* START Excerpted records *

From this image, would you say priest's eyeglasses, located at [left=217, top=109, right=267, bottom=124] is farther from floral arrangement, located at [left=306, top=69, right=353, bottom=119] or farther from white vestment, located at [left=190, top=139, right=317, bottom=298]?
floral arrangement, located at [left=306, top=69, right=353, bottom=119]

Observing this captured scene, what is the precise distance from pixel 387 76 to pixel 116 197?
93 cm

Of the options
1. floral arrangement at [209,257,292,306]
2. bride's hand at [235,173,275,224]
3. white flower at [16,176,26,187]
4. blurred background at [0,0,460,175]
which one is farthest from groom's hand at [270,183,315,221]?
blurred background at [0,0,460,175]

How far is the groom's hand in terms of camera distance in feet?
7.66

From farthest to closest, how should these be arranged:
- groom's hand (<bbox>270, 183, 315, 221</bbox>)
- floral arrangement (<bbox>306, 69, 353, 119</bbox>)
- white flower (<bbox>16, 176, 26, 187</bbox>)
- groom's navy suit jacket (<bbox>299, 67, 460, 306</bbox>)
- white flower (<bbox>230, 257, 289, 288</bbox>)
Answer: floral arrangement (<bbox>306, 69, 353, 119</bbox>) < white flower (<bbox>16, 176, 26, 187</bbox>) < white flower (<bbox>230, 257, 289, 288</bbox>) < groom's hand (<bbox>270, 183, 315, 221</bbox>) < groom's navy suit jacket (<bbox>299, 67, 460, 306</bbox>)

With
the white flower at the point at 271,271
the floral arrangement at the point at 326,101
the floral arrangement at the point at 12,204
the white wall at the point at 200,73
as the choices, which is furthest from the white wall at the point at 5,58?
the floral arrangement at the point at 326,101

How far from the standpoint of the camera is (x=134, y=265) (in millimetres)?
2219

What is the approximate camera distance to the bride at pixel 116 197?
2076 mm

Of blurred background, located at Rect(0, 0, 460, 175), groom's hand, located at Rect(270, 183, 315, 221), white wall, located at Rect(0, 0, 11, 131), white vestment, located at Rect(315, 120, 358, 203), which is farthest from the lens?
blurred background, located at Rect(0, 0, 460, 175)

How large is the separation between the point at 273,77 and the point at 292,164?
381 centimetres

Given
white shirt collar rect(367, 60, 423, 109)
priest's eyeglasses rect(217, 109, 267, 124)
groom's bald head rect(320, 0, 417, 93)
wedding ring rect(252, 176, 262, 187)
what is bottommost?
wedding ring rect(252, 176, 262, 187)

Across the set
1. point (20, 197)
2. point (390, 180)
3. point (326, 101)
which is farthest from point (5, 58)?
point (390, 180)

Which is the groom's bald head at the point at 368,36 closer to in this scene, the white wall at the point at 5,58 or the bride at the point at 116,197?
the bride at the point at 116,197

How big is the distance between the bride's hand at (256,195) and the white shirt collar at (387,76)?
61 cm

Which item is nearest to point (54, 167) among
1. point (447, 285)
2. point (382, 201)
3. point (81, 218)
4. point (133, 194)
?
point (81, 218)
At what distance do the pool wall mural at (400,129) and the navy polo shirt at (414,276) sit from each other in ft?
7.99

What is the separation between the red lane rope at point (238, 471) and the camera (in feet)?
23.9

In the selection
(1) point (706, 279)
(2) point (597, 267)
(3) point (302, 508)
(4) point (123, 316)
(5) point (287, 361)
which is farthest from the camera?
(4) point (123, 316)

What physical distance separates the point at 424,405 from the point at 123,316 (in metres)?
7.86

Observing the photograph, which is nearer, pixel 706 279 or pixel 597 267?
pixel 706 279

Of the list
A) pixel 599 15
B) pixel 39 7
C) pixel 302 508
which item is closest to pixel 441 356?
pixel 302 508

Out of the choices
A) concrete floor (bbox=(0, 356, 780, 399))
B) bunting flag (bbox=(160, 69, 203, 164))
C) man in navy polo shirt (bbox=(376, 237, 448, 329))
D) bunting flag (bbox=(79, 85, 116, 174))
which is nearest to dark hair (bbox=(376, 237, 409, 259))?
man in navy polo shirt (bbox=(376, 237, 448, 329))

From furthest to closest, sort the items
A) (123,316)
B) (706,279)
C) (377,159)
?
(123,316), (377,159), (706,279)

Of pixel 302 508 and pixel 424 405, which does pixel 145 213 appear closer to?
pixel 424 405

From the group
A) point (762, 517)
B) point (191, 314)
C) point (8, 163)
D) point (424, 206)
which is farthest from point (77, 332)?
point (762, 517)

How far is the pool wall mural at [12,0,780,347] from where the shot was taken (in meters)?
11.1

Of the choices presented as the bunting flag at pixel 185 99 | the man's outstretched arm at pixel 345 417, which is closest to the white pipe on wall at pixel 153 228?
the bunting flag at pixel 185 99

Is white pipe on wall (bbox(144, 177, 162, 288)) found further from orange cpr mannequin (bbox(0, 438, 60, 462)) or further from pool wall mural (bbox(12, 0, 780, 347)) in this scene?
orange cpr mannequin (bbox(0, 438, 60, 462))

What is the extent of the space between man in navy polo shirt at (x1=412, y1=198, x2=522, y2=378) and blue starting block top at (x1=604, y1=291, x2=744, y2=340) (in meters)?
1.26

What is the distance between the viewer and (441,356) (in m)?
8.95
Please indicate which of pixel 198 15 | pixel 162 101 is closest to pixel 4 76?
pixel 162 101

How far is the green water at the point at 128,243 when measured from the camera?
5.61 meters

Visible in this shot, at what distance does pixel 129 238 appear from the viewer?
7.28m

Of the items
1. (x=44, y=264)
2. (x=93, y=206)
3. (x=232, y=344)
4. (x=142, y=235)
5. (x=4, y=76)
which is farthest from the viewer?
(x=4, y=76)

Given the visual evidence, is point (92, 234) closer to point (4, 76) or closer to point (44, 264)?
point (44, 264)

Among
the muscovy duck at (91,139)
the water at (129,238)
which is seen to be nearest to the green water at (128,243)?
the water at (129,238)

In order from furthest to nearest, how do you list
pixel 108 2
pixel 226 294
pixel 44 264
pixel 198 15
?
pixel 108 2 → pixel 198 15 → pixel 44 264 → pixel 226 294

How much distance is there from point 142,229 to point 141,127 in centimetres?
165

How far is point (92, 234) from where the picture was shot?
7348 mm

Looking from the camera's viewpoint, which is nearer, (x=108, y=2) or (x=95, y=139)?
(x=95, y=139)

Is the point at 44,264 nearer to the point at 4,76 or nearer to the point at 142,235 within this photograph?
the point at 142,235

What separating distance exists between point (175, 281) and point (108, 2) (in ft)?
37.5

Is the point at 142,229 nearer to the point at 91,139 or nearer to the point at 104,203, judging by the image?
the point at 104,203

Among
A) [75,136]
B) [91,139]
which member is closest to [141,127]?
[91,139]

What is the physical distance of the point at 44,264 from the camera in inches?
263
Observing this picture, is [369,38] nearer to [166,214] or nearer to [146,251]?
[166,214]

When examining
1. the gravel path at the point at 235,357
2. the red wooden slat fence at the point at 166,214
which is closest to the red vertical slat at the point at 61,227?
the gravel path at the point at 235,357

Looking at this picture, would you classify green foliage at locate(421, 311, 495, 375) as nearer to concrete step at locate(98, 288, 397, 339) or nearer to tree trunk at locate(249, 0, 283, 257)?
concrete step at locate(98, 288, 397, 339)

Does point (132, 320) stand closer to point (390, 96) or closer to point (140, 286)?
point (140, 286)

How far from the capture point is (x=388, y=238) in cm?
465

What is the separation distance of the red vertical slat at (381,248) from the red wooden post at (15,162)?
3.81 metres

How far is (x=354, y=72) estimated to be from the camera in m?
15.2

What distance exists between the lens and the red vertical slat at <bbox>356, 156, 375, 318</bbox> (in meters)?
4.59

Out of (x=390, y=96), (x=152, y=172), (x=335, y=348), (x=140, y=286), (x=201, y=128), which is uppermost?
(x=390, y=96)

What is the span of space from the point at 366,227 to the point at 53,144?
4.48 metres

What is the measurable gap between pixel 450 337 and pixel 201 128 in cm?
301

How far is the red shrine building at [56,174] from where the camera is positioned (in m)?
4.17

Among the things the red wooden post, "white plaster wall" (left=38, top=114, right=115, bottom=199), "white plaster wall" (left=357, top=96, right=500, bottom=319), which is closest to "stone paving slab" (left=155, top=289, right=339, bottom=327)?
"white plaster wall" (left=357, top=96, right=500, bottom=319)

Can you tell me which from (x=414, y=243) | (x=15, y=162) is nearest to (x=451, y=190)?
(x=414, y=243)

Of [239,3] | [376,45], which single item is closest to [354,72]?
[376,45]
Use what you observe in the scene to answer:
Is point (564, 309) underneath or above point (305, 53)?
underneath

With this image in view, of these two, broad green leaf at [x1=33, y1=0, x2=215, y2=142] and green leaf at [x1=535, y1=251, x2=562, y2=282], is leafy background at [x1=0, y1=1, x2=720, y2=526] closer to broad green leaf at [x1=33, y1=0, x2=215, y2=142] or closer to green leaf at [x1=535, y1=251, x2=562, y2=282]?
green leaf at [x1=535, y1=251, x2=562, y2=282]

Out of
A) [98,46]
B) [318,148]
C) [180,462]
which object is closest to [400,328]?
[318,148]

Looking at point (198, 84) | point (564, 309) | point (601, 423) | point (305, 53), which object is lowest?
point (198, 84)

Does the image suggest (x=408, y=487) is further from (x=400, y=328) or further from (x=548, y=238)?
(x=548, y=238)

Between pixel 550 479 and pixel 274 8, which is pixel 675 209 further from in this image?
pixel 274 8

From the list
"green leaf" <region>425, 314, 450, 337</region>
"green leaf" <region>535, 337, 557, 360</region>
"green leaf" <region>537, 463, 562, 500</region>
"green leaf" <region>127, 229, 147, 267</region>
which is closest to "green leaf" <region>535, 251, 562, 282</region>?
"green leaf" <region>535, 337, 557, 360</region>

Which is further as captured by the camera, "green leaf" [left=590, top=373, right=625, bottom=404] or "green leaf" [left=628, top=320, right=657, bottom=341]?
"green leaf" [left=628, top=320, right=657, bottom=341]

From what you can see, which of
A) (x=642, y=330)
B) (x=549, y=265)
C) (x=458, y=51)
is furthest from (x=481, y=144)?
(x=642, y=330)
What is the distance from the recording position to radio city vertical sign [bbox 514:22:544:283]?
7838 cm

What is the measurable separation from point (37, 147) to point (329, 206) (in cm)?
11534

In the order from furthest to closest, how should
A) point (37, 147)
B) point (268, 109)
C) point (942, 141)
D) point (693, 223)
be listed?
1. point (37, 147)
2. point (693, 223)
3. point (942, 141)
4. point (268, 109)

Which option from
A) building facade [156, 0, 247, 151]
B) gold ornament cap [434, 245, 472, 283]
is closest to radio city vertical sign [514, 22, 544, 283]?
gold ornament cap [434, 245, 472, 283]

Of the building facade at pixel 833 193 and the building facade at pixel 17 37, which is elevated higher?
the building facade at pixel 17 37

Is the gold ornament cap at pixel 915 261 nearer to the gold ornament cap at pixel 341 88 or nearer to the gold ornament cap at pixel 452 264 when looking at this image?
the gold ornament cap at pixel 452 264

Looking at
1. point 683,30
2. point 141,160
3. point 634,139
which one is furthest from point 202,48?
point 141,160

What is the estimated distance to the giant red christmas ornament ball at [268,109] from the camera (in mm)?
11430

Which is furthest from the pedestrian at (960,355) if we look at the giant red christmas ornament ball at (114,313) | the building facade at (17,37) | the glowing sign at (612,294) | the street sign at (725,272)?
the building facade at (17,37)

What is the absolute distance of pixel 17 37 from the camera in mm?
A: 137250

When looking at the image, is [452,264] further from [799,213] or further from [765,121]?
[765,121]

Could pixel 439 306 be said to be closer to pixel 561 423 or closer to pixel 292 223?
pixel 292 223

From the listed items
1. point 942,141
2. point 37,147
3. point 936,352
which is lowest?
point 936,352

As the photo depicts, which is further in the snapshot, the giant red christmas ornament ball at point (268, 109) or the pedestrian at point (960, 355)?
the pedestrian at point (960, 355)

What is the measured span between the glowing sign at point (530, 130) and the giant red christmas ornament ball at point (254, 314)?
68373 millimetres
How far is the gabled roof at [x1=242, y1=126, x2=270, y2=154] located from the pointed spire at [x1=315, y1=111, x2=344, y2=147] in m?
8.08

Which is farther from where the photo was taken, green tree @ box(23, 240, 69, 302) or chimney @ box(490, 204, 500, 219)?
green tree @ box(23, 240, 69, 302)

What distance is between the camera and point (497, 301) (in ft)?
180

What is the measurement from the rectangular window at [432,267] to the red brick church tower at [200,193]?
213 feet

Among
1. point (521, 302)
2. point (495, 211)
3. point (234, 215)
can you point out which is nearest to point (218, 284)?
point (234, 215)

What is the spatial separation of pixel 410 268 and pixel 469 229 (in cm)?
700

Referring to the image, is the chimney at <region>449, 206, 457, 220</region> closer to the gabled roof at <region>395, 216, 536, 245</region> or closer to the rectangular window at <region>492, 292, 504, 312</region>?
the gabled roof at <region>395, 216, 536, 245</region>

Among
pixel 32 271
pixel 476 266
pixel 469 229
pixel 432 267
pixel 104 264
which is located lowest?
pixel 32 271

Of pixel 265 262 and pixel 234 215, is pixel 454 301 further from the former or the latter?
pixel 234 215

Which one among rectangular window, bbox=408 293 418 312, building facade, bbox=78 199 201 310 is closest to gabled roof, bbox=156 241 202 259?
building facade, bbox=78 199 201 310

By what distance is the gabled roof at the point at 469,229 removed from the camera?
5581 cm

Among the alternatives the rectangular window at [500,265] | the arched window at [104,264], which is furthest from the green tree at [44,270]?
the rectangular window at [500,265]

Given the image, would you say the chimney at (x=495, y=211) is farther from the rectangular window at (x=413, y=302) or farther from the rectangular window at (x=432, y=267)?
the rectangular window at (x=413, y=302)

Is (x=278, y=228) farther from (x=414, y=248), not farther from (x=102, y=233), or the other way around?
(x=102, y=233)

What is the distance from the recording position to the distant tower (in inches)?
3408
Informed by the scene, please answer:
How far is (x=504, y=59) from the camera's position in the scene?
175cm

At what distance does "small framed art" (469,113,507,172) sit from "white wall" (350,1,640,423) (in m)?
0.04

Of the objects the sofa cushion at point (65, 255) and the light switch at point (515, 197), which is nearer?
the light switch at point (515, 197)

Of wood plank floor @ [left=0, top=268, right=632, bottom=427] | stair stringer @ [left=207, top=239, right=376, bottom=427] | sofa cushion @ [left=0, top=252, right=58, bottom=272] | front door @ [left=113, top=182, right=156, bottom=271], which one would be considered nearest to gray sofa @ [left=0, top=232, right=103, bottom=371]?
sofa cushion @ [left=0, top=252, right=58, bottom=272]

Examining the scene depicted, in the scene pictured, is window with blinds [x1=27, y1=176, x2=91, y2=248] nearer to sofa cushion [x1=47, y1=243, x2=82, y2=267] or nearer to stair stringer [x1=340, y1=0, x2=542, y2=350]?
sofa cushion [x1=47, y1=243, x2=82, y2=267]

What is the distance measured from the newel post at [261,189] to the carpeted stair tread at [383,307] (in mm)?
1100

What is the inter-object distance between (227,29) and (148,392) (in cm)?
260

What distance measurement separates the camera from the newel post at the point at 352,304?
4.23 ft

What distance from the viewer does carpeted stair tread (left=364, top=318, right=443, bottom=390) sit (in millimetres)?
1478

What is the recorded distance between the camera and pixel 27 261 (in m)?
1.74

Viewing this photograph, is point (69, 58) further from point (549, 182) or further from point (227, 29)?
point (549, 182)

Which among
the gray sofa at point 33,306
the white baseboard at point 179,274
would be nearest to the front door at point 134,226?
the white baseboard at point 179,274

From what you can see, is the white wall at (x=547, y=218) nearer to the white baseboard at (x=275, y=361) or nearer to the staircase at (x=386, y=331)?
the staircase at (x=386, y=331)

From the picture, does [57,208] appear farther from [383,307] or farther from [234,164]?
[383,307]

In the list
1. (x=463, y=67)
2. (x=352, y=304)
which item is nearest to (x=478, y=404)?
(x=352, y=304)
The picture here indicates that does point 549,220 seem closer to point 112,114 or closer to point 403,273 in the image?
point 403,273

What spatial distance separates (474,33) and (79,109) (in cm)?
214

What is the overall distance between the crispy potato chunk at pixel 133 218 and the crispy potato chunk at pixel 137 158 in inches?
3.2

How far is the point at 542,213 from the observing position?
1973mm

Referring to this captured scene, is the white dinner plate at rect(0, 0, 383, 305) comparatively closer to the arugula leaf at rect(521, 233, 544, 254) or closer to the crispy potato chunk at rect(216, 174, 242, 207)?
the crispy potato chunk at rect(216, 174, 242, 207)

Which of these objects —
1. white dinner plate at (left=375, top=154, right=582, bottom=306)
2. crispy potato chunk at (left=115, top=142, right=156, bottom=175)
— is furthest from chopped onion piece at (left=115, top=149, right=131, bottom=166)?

* END Excerpted records *

## Exercise
Please copy the listing above word for word, starting at its first line and ending at the line that contains "381 centimetres", with both of those lines included.

## Reply to the exercise
From this image, would you say priest's eyeglasses, located at [left=217, top=109, right=267, bottom=124] is farther from floral arrangement, located at [left=306, top=69, right=353, bottom=119] or farther from white vestment, located at [left=190, top=139, right=317, bottom=298]?
floral arrangement, located at [left=306, top=69, right=353, bottom=119]

Observing this captured scene, what is the precise distance from pixel 387 76 to pixel 116 197?
93 cm

Of the options
1. floral arrangement at [209,257,292,306]
2. bride's hand at [235,173,275,224]
3. white flower at [16,176,26,187]
4. blurred background at [0,0,460,175]
which one is farthest from groom's hand at [270,183,315,221]?
blurred background at [0,0,460,175]

How far is the groom's hand in terms of camera distance in feet?
7.66

From farthest to closest, how should these be arranged:
- groom's hand (<bbox>270, 183, 315, 221</bbox>)
- floral arrangement (<bbox>306, 69, 353, 119</bbox>)
- white flower (<bbox>16, 176, 26, 187</bbox>)
- groom's navy suit jacket (<bbox>299, 67, 460, 306</bbox>)
- white flower (<bbox>230, 257, 289, 288</bbox>)
Answer: floral arrangement (<bbox>306, 69, 353, 119</bbox>) < white flower (<bbox>16, 176, 26, 187</bbox>) < white flower (<bbox>230, 257, 289, 288</bbox>) < groom's hand (<bbox>270, 183, 315, 221</bbox>) < groom's navy suit jacket (<bbox>299, 67, 460, 306</bbox>)

With
the white flower at the point at 271,271
the floral arrangement at the point at 326,101
the floral arrangement at the point at 12,204
the white wall at the point at 200,73
as the choices, which is furthest from the white wall at the point at 5,58?
the floral arrangement at the point at 326,101

How far from the standpoint of the camera is (x=134, y=265) (in millimetres)?
2219

What is the approximate camera distance to the bride at pixel 116 197?
2076 mm

Of blurred background, located at Rect(0, 0, 460, 175), groom's hand, located at Rect(270, 183, 315, 221), white wall, located at Rect(0, 0, 11, 131), white vestment, located at Rect(315, 120, 358, 203), which is farthest from the lens?
blurred background, located at Rect(0, 0, 460, 175)

How large is the separation between the point at 273,77 and the point at 292,164?
381 centimetres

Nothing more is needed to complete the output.